Even a relatively simple divorce involves a multi-step process. Thus, you should understand what is involved in a divorce procedure-wise. The stress of going through a divorce and wondering what’s next can be minimized when you know what actions and inputs are expected from you, your spouse, and your attorney.
In this post, we’d like to focus on two standard pre-trial divorce steps — Initial Status Conference (ISC) and divorce discovery. These two stages are rarely discussed but are highly impactful for reducing the cost and complexity of getting separated.
What is the Initial Status Conference?
The Initial Status Conference is your first formal encounter with the Colorado court. It’s scheduled within 42 days of the petition for divorce being filed and is mandatory to attend for both parties. Or else, your case may get dismissed.
The court may allow you to skip the ISC if:
- You have an uncontested divorce and jointly filed an Affidavit For Decree Without Appearance, a completed separation agreement, and all other court-required documents before the set date.
- You both have legal representation and your attorney filed a Stipulated Case Management Plan within 40 days after filing the petition.
If neither of the above is true, you are required to attend the ISC personally. During the meeting, the judge will provide you with the information on your case management process, collect extra mandatory divorce papers, and plan the divorce timeline. The court allows you to bring legal counsel to ISC, engage in preliminary discovery, and retain experts that could otherwise help your case. The judge, in turn, can schedule follow-up conferences, mediation, or a temporary orders hearing. Also, they will provide you with further information on setting a permanent orders hearing (if necessary).
What is Divorce Discovery?
Colorado family law provides each spouse with the opportunity to request relevant information from the other. This pre-trial exchange process is known as ‘discovery’. Divorce discovery is held outside of the court. It’s not a mandatory legal procedure, but rather a tool attorneys use to help their clients build their case and reach better separation terms.

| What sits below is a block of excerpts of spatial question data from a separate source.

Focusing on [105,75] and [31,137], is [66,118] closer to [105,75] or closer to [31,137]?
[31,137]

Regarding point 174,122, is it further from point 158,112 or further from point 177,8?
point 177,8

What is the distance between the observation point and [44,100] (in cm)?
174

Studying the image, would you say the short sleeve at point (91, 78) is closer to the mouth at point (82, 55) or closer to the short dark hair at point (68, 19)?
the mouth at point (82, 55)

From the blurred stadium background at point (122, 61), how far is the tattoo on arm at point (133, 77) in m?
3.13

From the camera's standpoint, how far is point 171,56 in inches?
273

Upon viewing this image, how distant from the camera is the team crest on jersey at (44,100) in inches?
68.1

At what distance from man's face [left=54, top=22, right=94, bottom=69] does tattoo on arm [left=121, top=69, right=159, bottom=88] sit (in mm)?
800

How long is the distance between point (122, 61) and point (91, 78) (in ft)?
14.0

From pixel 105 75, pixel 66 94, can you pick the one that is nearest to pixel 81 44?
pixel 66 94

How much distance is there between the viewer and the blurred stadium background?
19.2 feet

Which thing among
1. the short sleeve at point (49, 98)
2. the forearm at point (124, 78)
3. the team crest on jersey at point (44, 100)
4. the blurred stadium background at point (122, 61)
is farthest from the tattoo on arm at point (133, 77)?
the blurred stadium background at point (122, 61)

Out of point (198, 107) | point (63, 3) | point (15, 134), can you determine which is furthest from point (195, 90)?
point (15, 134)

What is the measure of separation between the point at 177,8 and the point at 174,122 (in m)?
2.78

During discovery, your ex-spouse may submit written requests to you for various financial documents. Or ask you to sit down with their attorney for a deposition — an in-person session, aimed at collecting extra information about the case. In both cases, you must answer all the questions honestly as if you are under oath. Likewise, you may request discovery from your spouse.
How to Prepare For Divorce Discovery
Discovery can become heated during a contested divorce when either of the parties is not willing to collaborate. However, it can also be a rather lax phase if you mostly agree on all matters. In either case, if your spouse initiates a discovery, it’s best to get a lawyer too.
They will act on your behalf and ensure that you are providing the necessary amount of disclosures and aren’t put under unnecessary pressure by the other party’s attorney. They can also help you collect more information for your case and provide advice on all the necessary documents that you should produce for the next court-appointed event to move forward with your divorce.
Initial Status Conference vs Divorce Discovery
Initial Status Conference and divorce discovery are two important steps of the divorce process. ISC is set and led by the Colorado courts. It’s an orientation meeting of sorts, held to discuss your case with the judge, receive preliminary timelines, and guidelines on the next steps.
Divorce discovery takes place outside of the courtroom and can be initiated by the legal counsel of either party. Discovery aims to help both parties gather extra information and evidence to present at the subsequent court hearings.